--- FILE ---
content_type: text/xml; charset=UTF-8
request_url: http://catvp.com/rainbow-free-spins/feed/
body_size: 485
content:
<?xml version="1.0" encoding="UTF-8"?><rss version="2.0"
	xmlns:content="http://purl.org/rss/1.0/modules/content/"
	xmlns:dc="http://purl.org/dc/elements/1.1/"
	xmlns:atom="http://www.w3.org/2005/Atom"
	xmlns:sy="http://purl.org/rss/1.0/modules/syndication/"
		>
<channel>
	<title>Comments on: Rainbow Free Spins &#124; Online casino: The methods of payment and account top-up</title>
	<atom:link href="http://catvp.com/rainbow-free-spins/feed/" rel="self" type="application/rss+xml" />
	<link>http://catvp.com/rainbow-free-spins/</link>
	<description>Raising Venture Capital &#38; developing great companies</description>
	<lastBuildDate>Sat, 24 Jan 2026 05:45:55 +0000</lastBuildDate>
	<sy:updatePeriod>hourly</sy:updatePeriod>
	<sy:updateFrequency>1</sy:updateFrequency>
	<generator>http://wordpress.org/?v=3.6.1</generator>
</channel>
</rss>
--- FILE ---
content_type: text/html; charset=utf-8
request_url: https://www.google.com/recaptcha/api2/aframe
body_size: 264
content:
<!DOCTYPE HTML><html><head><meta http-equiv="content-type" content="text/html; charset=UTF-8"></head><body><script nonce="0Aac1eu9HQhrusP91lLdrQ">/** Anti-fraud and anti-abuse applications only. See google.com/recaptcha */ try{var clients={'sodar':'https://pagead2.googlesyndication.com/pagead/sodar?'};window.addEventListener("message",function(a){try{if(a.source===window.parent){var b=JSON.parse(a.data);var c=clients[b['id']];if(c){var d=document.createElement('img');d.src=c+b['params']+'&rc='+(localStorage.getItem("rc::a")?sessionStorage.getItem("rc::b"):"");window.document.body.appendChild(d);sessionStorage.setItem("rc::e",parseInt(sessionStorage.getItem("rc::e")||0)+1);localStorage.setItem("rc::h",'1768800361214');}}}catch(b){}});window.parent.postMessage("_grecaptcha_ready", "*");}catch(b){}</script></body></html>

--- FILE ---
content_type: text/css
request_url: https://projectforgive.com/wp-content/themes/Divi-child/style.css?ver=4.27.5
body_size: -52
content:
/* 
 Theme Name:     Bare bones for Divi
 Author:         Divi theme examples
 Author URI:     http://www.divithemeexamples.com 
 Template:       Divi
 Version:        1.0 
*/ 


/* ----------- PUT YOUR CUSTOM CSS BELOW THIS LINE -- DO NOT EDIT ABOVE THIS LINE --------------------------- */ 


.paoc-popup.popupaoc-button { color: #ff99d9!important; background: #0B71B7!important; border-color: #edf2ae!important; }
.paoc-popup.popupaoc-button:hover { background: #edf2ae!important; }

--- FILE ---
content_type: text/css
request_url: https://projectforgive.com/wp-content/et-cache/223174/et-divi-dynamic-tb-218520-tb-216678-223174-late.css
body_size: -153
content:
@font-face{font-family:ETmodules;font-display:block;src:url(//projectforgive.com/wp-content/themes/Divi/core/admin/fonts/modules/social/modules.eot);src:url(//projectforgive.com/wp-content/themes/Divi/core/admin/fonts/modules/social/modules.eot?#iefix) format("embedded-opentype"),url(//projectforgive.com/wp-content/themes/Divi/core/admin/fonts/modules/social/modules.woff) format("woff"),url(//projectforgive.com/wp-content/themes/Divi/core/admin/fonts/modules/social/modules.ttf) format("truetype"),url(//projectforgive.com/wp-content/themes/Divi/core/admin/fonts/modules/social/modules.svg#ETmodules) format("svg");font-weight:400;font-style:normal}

> _Requirement_: All the entries above are to be transcribed without any alteration.

> _Answer area_:
--- FILE ---
content_type: text/xml; charset=UTF-8
request_url: http://catvp.com/rainbow-free-spins/feed/
body_size: 485
content:
<?xml version="1.0" encoding="UTF-8"?><rss version="2.0"
	xmlns:content="http://purl.org/rss/1.0/modules/content/"
	xmlns:dc="http://purl.org/dc/elements/1.1/"
	xmlns:atom="http://www.w3.org/2005/Atom"
	xmlns:sy="http://purl.org/rss/1.0/modules/syndication/"
		>
<channel>
	<title>Comments on: Rainbow Free Spins &#124; Online casino: The methods of payment and account top-up</title>
	<atom:link href="http://catvp.com/rainbow-free-spins/feed/" rel="self" type="application/rss+xml" />
	<link>http://catvp.com/rainbow-free-spins/</link>
	<description>Raising Venture Capital &#38; developing great companies</description>
	<lastBuildDate>Sat, 24 Jan 2026 05:45:55 +0000</lastBuildDate>
	<sy:updatePeriod>hourly</sy:updatePeriod>
	<sy:updateFrequency>1</sy:updateFrequency>
	<generator>http://wordpress.org/?v=3.6.1</generator>
</channel>
</rss>
--- FILE ---
content_type: text/html; charset=utf-8
request_url: https://www.google.com/recaptcha/api2/aframe
body_size: 264
content:
<!DOCTYPE HTML><html><head><meta http-equiv="content-type" content="text/html; charset=UTF-8"></head><body><script nonce="0Aac1eu9HQhrusP91lLdrQ">/** Anti-fraud and anti-abuse applications only. See google.com/recaptcha */ try{var clients={'sodar':'https://pagead2.googlesyndication.com/pagead/sodar?'};window.addEventListener("message",function(a){try{if(a.source===window.parent){var b=JSON.parse(a.data);var c=clients[b['id']];if(c){var d=document.createElement('img');d.src=c+b['params']+'&rc='+(localStorage.getItem("rc::a")?sessionStorage.getItem("rc::b"):"");window.document.body.appendChild(d);sessionStorage.setItem("rc::e",parseInt(sessionStorage.getItem("rc::e")||0)+1);localStorage.setItem("rc::h",'1768800361214');}}}catch(b){}});window.parent.postMessage("_grecaptcha_ready", "*");}catch(b){}</script></body></html>

--- FILE ---
content_type: text/css
request_url: https://projectforgive.com/wp-content/themes/Divi-child/style.css?ver=4.27.5
body_size: -52
content:
/* 
 Theme Name:     Bare bones for Divi
 Author:         Divi theme examples
 Author URI:     http://www.divithemeexamples.com 
 Template:       Divi
 Version:        1.0 
*/ 


/* ----------- PUT YOUR CUSTOM CSS BELOW THIS LINE -- DO NOT EDIT ABOVE THIS LINE --------------------------- */ 


.paoc-popup.popupaoc-button { color: #ff99d9!important; background: #0B71B7!important; border-color: #edf2ae!important; }
.paoc-popup.popupaoc-button:hover { background: #edf2ae!important; }

--- FILE ---
content_type: text/css
request_url: https://projectforgive.com/wp-content/et-cache/223174/et-divi-dynamic-tb-218520-tb-216678-223174-late.css
body_size: -153
content:
@font-face{font-family:ETmodules;font-display:block;src:url(//projectforgive.com/wp-content/themes/Divi/core/admin/fonts/modules/social/modules.eot);src:url(//projectforgive.com/wp-content/themes/Divi/core/admin/fonts/modules/social/modules.eot?#iefix) format("embedded-opentype"),url(//projectforgive.com/wp-content/themes/Divi/core/admin/fonts/modules/social/modules.woff) format("woff"),url(//projectforgive.com/wp-content/themes/Divi/core/admin/fonts/modules/social/modules.ttf) format("truetype"),url(//projectforgive.com/wp-content/themes/Divi/core/admin/fonts/modules/social/modules.svg#ETmodules) format("svg");font-weight:400;font-style:normal}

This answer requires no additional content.